戦後の情報操作で日本人は白米を食べるようになった…!?
その内容とは…
みなさん、朝食はご飯ですか?それともパン食ですか?
こうした質問は、日常会話でもたびたび聞くお話ですね。
ご飯かパンかを聞くのは話題に上がるかもしれませんが、
あなたの家ではご飯は玄米ですか?白米ですか?という話題が出るのはまだまだ少ないのではないでしょうか。
それは、玄米はふつう食べないのが当たり前という習慣があるからだと思います。
けれど、玄米は日本古来の食べ物で、近代まで食べられていました。
実は、今白米を食べているのがふつうではないことで、玄米を食べることが当たり前の日本でした。

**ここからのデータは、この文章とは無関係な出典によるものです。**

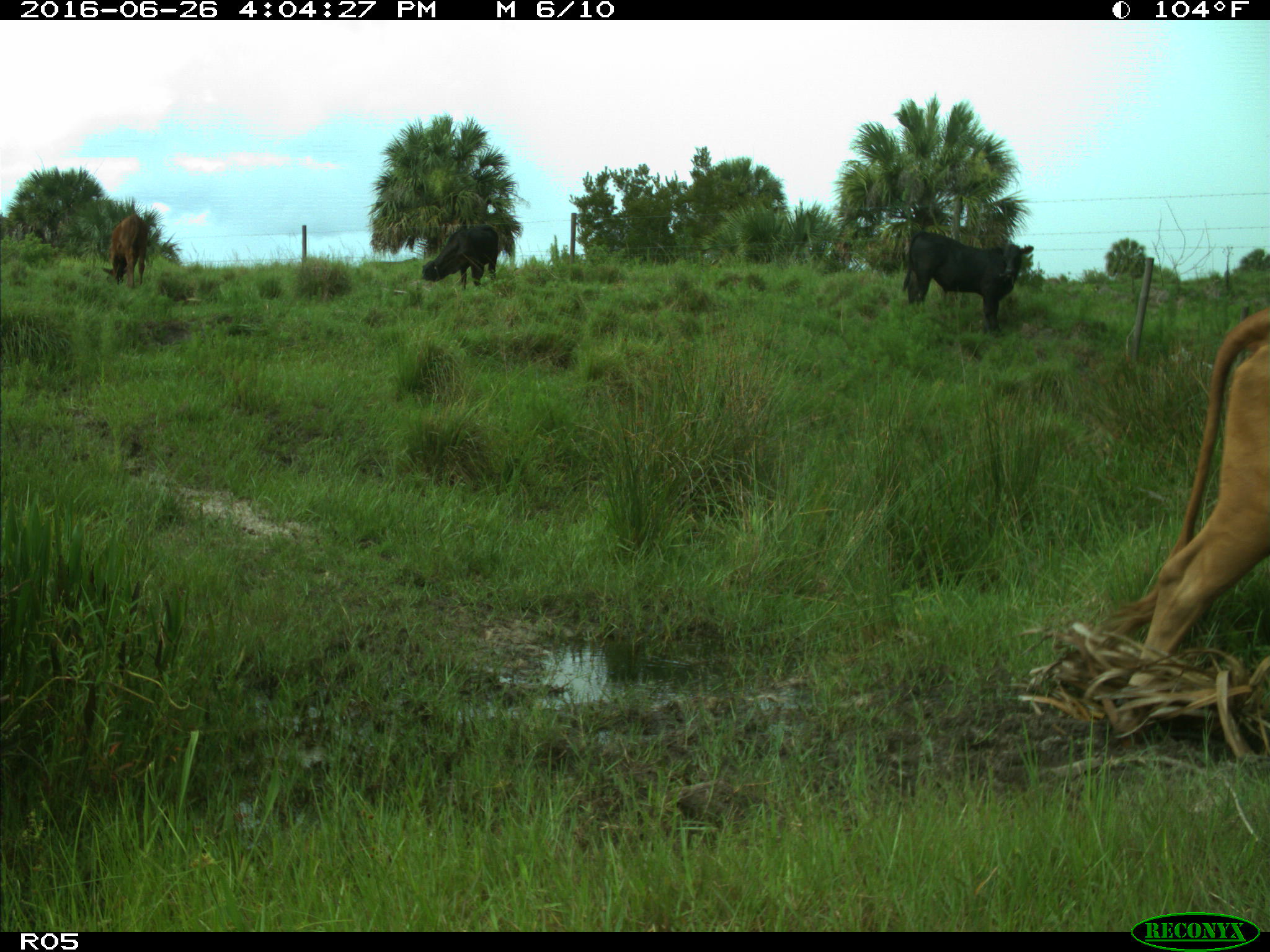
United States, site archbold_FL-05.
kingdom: Animalia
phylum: Chordata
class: Mammalia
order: Artiodactyla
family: Bovidae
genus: Bos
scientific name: Bos taurus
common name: domestic cow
Bos taurus (domestic cow).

戦後になぜ玄米から白米に主食が変わってしまったのかは諸説ありますが、今回はその中の一説をご紹介したいと思います。
玄米から遠ざかることになった理由ですが、以前の記事でもご紹介したように、江戸時代までは玄米を普通に(江戸の人以外)は食べていました。
なぜ玄米から白米に変わったのか。
それは、玄米は炊くのに白米のおよそ倍の時間がかかるからでした。
つまり、マキ代といった、光熱費が高くついたためです。
終戦時、白米より玄米のほうが栄養価が高いのは当時の方もわかっていたそうですが、炊飯に要する熱を確保できなかったため、早く炊きあがる白米の方が食べられるようになりました。
何せ、戦後は物がなかったと言われていますので、今と違い、電気で炊ける炊飯器もないですし、電気設備も整っていません。
電気だけでなくガスもありませんでした。
もちろん、石油や石油コンロもなかった時です。
限られた燃料で炊事を行う必要があったため、当時、手間はかかりましたが玄米から白米にする行為を手動で行っていました。
皆さんもご覧になったことがあるでしょうか。
今ではあまり見かけないですが、一升瓶に玄米をザーッと入れて、細い長い棒(はたきの柄など)で玄米をつつきます。
つついているうちに、糠(ぬか)の部分がはがれてきて、だんだんと白米に近づいていきます。
今みたいに完全に白米にはなりませんが、白米に近い状態にはできていました。
糠を落とした分燃料が節約できます。
こうして、戦時、戦後をしのいでいたそうです。
つまり、玄米は炊飯したくてもできなかったのです。
こうして、現代人は白米に食べ慣れてそのまま白米を食べる習慣が根付いてしまったようなのですが、原因はそれだけではありません。
玄米が体にいいという研究者や学者が当時はもちろんいたのですが、そうした人たちの訴えは排除されてしまっていたそうです。
情報操作がこの時からされていたようです。
白米に食べ慣れていたけれど、光熱費の心配がなくなってからも昔のような玄米を食べる食生活に戻らなかったのは、玄米の良さを訴えている人たちに圧力がかかり、市民にその情報を浸透させなかったことが大きな原因ともいえます。
なぜ白米を進めたかったのか?なぜ玄米を食べさせたくなかったのか?
それはまたいづれお話したいと思います。